At least nine journalists are among the prisoners, according to the Venezuelan journalist’s union, SNTP. One of them – the 26-year-old sports reporter and photographer Paúl León – was taken by police while filming peaceful protests and later accused of terrorism, a crime that carries a sentence of up to 30 years.
On Sunday, the prominent entertainment journalist Carmela Longo was taken from her home in Caracas by police after being sacked from her pro-government newspaper, Últimas Noticias.
The need for virtual-reality newscasters is easy to understand given the political chill that has descended on Venezuela since Maduro was first elected in 2013, and has worsened in recent days.
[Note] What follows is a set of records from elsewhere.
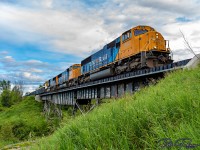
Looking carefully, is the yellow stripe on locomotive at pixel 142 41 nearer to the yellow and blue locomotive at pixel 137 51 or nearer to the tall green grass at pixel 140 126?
the yellow and blue locomotive at pixel 137 51

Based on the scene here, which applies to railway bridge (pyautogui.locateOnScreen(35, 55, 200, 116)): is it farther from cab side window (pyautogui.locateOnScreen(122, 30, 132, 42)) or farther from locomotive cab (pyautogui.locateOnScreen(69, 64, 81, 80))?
locomotive cab (pyautogui.locateOnScreen(69, 64, 81, 80))

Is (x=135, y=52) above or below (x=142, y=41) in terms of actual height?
below

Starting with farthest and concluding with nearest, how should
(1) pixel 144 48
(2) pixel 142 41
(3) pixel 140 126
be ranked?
(2) pixel 142 41, (1) pixel 144 48, (3) pixel 140 126

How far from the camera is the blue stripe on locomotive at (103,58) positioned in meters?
18.9

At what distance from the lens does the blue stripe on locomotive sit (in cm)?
1887

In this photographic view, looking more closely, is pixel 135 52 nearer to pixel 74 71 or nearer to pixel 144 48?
pixel 144 48

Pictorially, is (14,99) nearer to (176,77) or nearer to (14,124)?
(14,124)

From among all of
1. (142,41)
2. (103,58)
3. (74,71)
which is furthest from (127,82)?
(74,71)

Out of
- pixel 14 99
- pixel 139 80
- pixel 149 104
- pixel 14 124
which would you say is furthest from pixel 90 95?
pixel 14 99

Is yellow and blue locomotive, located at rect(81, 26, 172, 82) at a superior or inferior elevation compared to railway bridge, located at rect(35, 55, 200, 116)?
superior

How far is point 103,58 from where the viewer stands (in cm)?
2127

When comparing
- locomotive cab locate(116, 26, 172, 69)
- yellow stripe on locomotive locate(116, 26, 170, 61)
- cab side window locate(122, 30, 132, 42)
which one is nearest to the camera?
locomotive cab locate(116, 26, 172, 69)

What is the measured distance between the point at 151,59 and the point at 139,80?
8.92 ft

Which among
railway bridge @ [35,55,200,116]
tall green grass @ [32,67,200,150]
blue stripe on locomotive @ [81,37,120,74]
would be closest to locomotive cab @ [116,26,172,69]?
railway bridge @ [35,55,200,116]
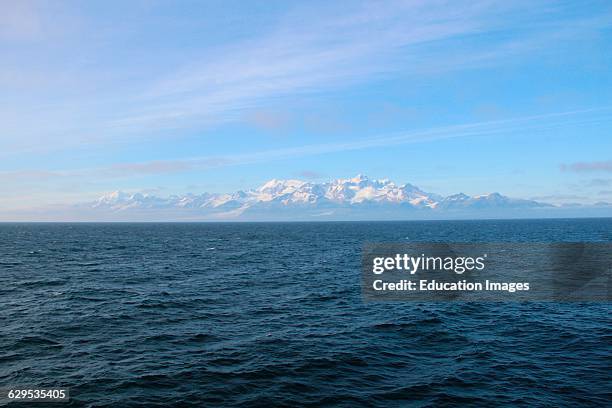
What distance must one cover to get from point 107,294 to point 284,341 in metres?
29.5

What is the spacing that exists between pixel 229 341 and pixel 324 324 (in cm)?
986

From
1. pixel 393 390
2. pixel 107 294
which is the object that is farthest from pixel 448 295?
pixel 107 294

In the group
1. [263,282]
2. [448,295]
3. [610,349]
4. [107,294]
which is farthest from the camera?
[263,282]

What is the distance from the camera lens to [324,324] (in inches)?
1490

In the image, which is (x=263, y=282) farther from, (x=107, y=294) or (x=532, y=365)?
(x=532, y=365)

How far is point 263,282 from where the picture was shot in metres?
60.4

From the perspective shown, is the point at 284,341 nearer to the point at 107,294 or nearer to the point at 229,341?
the point at 229,341

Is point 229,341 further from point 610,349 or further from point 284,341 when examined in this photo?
point 610,349

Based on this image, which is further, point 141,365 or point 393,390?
point 141,365

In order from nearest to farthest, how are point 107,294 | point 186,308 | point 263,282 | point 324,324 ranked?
point 324,324
point 186,308
point 107,294
point 263,282

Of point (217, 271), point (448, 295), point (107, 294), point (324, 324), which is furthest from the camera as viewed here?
point (217, 271)

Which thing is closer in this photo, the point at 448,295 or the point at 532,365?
the point at 532,365

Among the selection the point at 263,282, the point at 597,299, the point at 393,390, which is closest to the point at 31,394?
the point at 393,390

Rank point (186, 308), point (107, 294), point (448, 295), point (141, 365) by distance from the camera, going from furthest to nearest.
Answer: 1. point (448, 295)
2. point (107, 294)
3. point (186, 308)
4. point (141, 365)
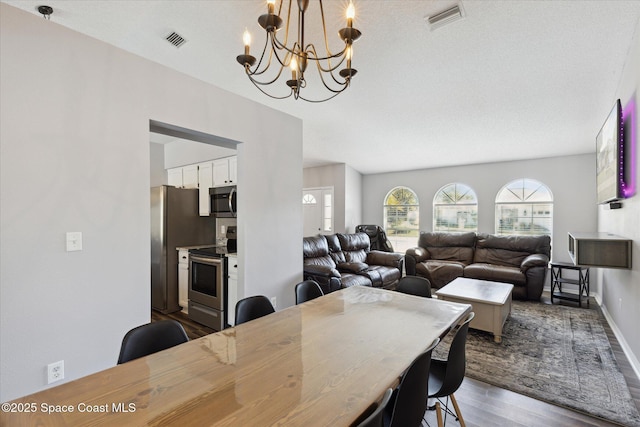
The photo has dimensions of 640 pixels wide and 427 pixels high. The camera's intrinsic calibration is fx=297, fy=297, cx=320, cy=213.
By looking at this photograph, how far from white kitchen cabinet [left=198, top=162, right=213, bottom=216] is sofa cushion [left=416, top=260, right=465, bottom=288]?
383 centimetres

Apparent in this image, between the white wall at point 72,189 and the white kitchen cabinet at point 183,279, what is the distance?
1703 millimetres

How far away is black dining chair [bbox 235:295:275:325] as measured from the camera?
6.27 ft

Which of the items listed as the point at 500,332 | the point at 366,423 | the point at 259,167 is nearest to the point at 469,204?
the point at 500,332

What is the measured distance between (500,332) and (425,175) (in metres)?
4.20

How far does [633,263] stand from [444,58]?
2.42 m

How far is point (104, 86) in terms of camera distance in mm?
2041

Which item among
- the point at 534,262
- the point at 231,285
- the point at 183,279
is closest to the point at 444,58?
the point at 231,285

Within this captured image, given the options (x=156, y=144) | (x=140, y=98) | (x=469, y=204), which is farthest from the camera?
(x=469, y=204)

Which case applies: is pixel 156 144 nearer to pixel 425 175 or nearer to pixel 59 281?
pixel 59 281

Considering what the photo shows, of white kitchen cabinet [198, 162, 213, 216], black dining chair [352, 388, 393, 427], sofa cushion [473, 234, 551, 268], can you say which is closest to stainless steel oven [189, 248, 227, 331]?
white kitchen cabinet [198, 162, 213, 216]

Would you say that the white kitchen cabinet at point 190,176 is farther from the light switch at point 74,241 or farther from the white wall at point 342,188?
the white wall at point 342,188

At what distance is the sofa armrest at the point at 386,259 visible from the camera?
5015 mm

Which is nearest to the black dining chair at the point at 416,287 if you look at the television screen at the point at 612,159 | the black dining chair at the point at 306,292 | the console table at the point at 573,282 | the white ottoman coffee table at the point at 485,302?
the black dining chair at the point at 306,292

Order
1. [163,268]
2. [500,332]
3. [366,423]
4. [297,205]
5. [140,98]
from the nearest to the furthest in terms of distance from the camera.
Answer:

“Sources are not talking. Journalists are forced to work anonymously, sometimes in hiding, concealing their identities out of fear of government retaliation. Social media accounts have gone silent … vital parts of the news ecosystem, like X, have been blocked,” the Venezuela-focused website Caracas Chronicles reported last week.
This month the former head of the state-controlled broadcaster VTV, Vladimir Villegas, claimed about 100 of its employees had been sacked after messages considered hostile to the government were found in their WhatsApp chats.
The second episode of Operation Retweet tackled a particularly dangerous topic given the severity of the government clampdown: it questioned official attempts to blame the opposition – which Maduro accuses of trying to launch a fascist coup – for many of the post-election deaths.
Contrary to government claims, Operation Retweet’s collective investigations suggested state security forces were largely responsible for the body count.
“All of the victims were killed with firearms and, according to witnesses, the suspected culprits were police officers, soldiers or paramilitary groups which here in Venezuela are known as colectivos,” the male avatar, Buddy, told viewers.
His female co-host said most victims were under-30, while a 15-year-old teenager had also been killed. “They came from working-class communities and they had ordinary jobs such as barbers, caretakers, students, construction workers, street hawkers, motorcycle taxi drivers and sports coaches,” the avatar added. “In just a few days … at least 15 children were orphaned.”
Huertas, the Colombian journalist, likened his Venezuelan colleagues to firefighters who were risking their lives for democracy.
“If there’s a fire, you want to see firefighters at the scene. Well, now there’s a fire [in Venezuela] and there are many firefighters present,” he said, celebrating Venezuela’s talented and committed press corps.
Despite the dangers, “[they] are there on the frontline, doing the work that society needs them to”, Huertas said.